Twists release and return the spine to neutral alignment after deep forward bends and backbends.
Twists affect the internal organs of the torso through what B. K. S. Iyengar calls a "squeeze and soak" action. The theory is that twists cleanse the internal organs in much the same way that a sponge discharges dirty water when squeezed and can then absorb fresh water and expand again. The idea is that, when you twist, you create a similar wringing action, removing stale blood and allowing a freshly oxygenated supply to flow in.
Twists keep you long. As a result of the effects of gravity and the aging process, your vertebral disks get compressed and tend to lose moisture. The "squeeze and soak" theory described above also applies to disks, keeping them plump and healthy, and keeping you nice and tall.
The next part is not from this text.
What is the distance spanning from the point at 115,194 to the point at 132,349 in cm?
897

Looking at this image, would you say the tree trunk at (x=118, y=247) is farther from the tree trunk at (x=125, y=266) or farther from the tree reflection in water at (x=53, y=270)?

Twists tend to tone the obliques, which are the diagonal muscles in the abdomen that contract to help you rotate. When your obliques get tight, they can pull the lower ribs and pelvis toward each other, which leads to poor posture. Long, strong obliques, however, contribute to good posture.
Twists can teach you to breathe under all circumstances. The breathing pattern is crucial to achieving a healthy twist, with the inhalation always used to establish length along the spine before the exhalation is used to rotate. Sometimes students unconsciously hold their breath when they twist. Learning to breathe correctly as you practice these poses will serve you on the mat and off, making your twists more spacious and imprinting the useful life habit of breathing expansively even under challenging circumstances.
Twists energize and release tension. As you rotate, see if you don't notice feelings of liveliness and vitality. The "ahhhh" moment after you come out of a twist is the psychological version of what happens physically. First you coil up, then you let go.